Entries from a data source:
━━━
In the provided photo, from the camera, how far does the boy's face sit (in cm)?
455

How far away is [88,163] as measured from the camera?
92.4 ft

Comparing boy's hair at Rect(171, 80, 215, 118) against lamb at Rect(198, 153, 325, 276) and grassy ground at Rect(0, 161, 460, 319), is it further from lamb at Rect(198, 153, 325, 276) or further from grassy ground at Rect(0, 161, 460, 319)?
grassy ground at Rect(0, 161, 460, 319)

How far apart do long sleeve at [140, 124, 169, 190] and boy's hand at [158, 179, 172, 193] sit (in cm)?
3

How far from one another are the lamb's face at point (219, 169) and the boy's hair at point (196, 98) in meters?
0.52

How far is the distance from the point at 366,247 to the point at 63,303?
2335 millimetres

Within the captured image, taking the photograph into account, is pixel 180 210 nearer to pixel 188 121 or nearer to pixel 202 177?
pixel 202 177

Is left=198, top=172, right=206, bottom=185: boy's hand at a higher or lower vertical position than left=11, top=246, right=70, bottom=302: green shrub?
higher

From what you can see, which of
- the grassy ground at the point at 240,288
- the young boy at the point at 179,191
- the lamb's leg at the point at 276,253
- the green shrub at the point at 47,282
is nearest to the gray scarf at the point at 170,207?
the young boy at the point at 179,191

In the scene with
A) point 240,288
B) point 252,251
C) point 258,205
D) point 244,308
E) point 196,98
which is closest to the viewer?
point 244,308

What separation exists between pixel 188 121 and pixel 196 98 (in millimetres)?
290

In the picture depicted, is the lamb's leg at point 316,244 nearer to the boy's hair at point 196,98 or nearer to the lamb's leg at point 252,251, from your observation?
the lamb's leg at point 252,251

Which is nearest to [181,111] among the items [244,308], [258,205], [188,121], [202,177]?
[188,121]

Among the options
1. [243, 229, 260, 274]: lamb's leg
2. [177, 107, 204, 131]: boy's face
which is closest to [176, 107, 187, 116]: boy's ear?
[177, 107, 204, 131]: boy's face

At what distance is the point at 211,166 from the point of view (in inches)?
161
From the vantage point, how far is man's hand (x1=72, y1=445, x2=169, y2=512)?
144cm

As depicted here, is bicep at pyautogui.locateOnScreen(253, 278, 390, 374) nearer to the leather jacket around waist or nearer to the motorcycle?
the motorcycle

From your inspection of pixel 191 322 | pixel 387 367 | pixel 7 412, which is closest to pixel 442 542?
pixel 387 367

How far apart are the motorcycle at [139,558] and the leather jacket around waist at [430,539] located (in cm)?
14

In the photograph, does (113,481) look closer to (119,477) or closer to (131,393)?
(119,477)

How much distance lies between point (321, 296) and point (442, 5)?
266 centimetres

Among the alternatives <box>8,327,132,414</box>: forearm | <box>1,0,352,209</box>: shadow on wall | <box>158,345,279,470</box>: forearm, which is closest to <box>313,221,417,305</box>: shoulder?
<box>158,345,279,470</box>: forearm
━━━
TASK BRIEF: Please render every line of the entries above as a numbered list, skipping the blank lines.

OUTPUT BELOW:
1. In the provided photo, from the camera, how far does the boy's face sit (in cm)?
2. 455
3. How far away is [88,163] as measured from the camera?
4. 92.4 ft
5. Comparing boy's hair at Rect(171, 80, 215, 118) against lamb at Rect(198, 153, 325, 276) and grassy ground at Rect(0, 161, 460, 319), is it further from lamb at Rect(198, 153, 325, 276) or further from grassy ground at Rect(0, 161, 460, 319)?
6. grassy ground at Rect(0, 161, 460, 319)
7. How far apart do long sleeve at [140, 124, 169, 190] and boy's hand at [158, 179, 172, 193] sit (in cm)?
8. 3
9. How far from one another are the lamb's face at point (219, 169) and the boy's hair at point (196, 98) in meters?
10. 0.52
11. How far is the distance from the point at 366,247 to the point at 63,303?
12. 2335 millimetres
13. Within the captured image, taking the photograph into account, is pixel 180 210 nearer to pixel 188 121 or nearer to pixel 202 177?
14. pixel 202 177
15. Is left=198, top=172, right=206, bottom=185: boy's hand at a higher or lower vertical position than left=11, top=246, right=70, bottom=302: green shrub?
16. higher
17. From what you can see, which of
18. - the grassy ground at the point at 240,288
19. - the young boy at the point at 179,191
20. - the lamb's leg at the point at 276,253
21. - the green shrub at the point at 47,282
22. is nearest to the gray scarf at the point at 170,207?
23. the young boy at the point at 179,191
24. In the scene with
25. A) point 240,288
26. B) point 252,251
27. C) point 258,205
28. D) point 244,308
29. E) point 196,98
30. which is closest to the viewer?
31. point 244,308
32. What separation exists between pixel 188 121 and pixel 196 98 (in millimetres)?
33. 290
34. In the picture depicted, is the lamb's leg at point 316,244 nearer to the boy's hair at point 196,98 or nearer to the lamb's leg at point 252,251, from your observation?
35. the lamb's leg at point 252,251
36. Which is nearest to [181,111] among the items [244,308], [258,205], [188,121], [202,177]?
37. [188,121]
38. Among the options
39. 1. [243, 229, 260, 274]: lamb's leg
40. 2. [177, 107, 204, 131]: boy's face
41. which is closest to [176, 107, 187, 116]: boy's ear?
42. [177, 107, 204, 131]: boy's face
43. At what distance is the point at 211,166 from the point of view (in inches)?
44. 161
45. From the vantage point, how far is man's hand (x1=72, y1=445, x2=169, y2=512)?
46. 144cm
47. As depicted here, is bicep at pyautogui.locateOnScreen(253, 278, 390, 374) nearer to the leather jacket around waist or nearer to the motorcycle?
48. the motorcycle
49. From your inspection of pixel 191 322 | pixel 387 367 | pixel 7 412, which is closest to pixel 442 542?
50. pixel 387 367
51. How far apart are the motorcycle at [139,558] and the leather jacket around waist at [430,539] located (in cm)?
52. 14
53. In the photograph, does (113,481) look closer to (119,477) or closer to (131,393)?
54. (119,477)
55. How much distance lies between point (321, 296) and point (442, 5)?
56. 266 centimetres
57. Among the alternatives <box>8,327,132,414</box>: forearm | <box>1,0,352,209</box>: shadow on wall | <box>158,345,279,470</box>: forearm, which is closest to <box>313,221,417,305</box>: shoulder?
58. <box>158,345,279,470</box>: forearm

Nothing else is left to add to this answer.